For European organizations, the impact of this vulnerability can be significant, especially for those relying on SignXML for secure XML signature verification in critical systems such as web services, document signing, or identity federation. Exploitation could allow attackers to bypass signature validation, leading to unauthorized data manipulation, injection of malicious XML content, or impersonation of trusted entities. This could compromise confidentiality and integrity of sensitive data exchanges, disrupt business processes, or facilitate further attacks such as privilege escalation or fraud. Sectors like finance, government, healthcare, and telecommunications, which often use XML signatures for secure messaging and document workflows, are particularly at risk. Given the medium severity and ease of exploitation without authentication, attackers could target exposed APIs or services using vulnerable SignXML versions. The absence of known exploits suggests limited immediate threat but also indicates the need for proactive mitigation to prevent future attacks. Organizations that have disabled X509 validation and rely on HMAC keys without strict algorithm restrictions are the most vulnerable. Overall, the threat could undermine trust in XML-based security mechanisms and lead to data breaches or operational disruptions.

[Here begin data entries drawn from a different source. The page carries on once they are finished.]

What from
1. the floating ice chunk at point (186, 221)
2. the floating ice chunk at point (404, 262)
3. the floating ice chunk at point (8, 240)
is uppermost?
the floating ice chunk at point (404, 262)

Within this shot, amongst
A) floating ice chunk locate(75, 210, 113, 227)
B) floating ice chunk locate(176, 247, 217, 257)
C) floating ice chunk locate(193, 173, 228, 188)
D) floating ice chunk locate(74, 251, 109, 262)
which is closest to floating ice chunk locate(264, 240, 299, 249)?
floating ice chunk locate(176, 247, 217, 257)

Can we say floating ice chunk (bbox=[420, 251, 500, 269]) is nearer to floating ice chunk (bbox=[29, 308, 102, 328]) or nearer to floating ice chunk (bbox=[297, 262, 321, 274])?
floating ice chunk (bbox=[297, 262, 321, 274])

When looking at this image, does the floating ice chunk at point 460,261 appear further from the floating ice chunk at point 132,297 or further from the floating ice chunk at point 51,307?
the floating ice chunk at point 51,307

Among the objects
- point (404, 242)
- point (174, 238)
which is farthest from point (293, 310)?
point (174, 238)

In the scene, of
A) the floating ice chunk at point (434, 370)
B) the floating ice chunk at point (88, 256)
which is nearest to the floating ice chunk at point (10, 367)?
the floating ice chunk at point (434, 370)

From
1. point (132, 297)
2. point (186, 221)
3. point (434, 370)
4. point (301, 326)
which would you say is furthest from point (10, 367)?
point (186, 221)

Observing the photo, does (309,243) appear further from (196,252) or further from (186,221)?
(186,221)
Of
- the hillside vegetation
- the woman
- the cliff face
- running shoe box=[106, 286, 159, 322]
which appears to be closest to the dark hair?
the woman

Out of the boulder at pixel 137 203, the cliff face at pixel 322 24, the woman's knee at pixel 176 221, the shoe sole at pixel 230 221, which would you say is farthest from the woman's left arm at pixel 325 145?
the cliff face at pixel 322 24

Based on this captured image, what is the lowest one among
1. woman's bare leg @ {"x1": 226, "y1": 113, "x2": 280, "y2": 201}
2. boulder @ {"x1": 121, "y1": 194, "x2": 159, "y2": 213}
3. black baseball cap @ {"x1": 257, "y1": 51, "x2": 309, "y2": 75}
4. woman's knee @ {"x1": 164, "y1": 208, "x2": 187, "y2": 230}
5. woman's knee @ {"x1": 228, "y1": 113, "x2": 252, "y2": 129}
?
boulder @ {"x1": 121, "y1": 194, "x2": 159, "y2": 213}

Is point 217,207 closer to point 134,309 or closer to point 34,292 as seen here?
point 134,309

European organizations should immediately audit their use of the SignXML library to identify any deployments running versions prior to 4.0.4. If found, they should upgrade to version 4.0.4 or later, which enforces proper algorithm restrictions when using HMAC keys. Additionally, organizations should review their XML signature verification configurations to ensure that X509 certificate validation is enabled where possible, as this adds an important layer of security. Where disabling X509 validation is necessary, users must explicitly restrict accepted signature algorithms using the expect_config parameter to only allow HMAC algorithms when an hmac_key is used. Implementing strict input validation and monitoring XML signature verification logs for anomalies can also help detect attempts to exploit this vulnerability. Security teams should incorporate this vulnerability into their threat modeling and penetration testing exercises to validate defenses. Finally, organizations should maintain an inventory of software dependencies and apply security patches promptly to reduce exposure to similar algorithm confusion attacks.